# [LISTED RECORDS]
◆ ◆ ◆ ◆ ◆ ◆ ◆

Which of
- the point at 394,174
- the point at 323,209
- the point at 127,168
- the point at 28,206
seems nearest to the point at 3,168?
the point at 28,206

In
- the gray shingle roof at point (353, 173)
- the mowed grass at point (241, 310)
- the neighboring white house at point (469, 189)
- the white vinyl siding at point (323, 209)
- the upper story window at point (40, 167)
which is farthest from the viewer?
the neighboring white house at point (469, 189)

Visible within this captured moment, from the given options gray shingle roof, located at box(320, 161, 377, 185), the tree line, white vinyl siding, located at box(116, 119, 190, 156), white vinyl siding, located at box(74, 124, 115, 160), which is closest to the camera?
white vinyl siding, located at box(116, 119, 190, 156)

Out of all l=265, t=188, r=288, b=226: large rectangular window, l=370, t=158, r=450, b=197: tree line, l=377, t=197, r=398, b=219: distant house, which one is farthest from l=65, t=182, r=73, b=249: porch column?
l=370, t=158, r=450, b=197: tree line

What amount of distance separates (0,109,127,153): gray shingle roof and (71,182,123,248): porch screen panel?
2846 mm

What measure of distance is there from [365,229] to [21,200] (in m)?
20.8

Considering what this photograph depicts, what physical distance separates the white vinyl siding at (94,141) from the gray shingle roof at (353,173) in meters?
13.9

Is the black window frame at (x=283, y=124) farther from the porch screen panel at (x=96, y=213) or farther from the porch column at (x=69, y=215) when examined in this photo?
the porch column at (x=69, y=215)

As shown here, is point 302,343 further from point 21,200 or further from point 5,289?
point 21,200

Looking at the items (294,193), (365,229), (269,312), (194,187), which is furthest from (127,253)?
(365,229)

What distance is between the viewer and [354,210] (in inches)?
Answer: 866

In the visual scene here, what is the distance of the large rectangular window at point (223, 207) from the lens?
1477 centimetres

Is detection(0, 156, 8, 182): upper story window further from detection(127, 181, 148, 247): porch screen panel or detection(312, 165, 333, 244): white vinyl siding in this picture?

◆ ◆ ◆ ◆ ◆ ◆ ◆

Copy out, without any changes, the rows from the line containing "Is the black" through the final row above, including both.

# [TASK SOLUTION]
Is the black window frame at (x=283, y=124) farther from the porch screen panel at (x=96, y=213) or farther from the porch column at (x=69, y=215) when examined in this photo?
the porch column at (x=69, y=215)

As shown here, is point 302,343 further from point 21,200 or further from point 5,289?
point 21,200

Looking at the items (294,193), (365,229), (269,312), (194,187), which is furthest from (127,253)?
(365,229)

What distance is between the viewer and [354,210] (in inches)?
Answer: 866

In the visual scene here, what is the distance of the large rectangular window at point (223, 207) from the lens?
1477 centimetres

Is detection(0, 156, 8, 182): upper story window further from detection(127, 181, 148, 247): porch screen panel or detection(312, 165, 333, 244): white vinyl siding in this picture?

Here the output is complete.